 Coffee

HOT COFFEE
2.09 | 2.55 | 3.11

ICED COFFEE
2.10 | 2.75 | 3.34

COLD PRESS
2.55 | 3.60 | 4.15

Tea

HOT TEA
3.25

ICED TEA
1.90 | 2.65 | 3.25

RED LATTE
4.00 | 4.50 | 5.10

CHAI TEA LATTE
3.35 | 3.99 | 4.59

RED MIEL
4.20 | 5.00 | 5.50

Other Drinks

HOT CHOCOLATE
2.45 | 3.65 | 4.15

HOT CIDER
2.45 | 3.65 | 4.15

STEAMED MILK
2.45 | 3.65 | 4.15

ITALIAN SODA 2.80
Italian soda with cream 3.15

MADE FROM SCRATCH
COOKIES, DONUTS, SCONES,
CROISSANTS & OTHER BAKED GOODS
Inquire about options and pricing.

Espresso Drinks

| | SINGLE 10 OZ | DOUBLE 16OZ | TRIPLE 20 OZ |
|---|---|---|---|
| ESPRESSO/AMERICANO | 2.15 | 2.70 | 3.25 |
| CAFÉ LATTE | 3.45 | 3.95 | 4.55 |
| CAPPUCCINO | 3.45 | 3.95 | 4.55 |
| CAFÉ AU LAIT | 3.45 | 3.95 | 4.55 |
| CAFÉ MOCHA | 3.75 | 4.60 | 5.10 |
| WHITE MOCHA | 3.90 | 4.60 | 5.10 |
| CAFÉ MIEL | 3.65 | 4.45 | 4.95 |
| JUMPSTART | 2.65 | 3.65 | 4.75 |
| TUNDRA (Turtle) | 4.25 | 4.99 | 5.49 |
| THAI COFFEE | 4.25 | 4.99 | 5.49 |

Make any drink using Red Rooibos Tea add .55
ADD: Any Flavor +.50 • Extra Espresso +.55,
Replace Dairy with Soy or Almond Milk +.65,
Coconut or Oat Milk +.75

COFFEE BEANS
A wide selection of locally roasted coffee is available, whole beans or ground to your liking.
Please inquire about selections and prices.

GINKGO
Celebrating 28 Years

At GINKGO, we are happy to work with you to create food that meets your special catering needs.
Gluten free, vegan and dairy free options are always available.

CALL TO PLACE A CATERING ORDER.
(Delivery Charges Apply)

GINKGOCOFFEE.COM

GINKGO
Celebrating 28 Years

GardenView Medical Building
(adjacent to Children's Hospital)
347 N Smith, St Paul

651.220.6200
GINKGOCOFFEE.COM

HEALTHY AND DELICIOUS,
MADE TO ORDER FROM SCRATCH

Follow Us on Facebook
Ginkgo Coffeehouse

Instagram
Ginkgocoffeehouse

================================

Instructions to follow
Write out each line above containing "FROM".

Final answer
MADE FROM SCRATCH
MADE TO ORDER FROM SCRATCH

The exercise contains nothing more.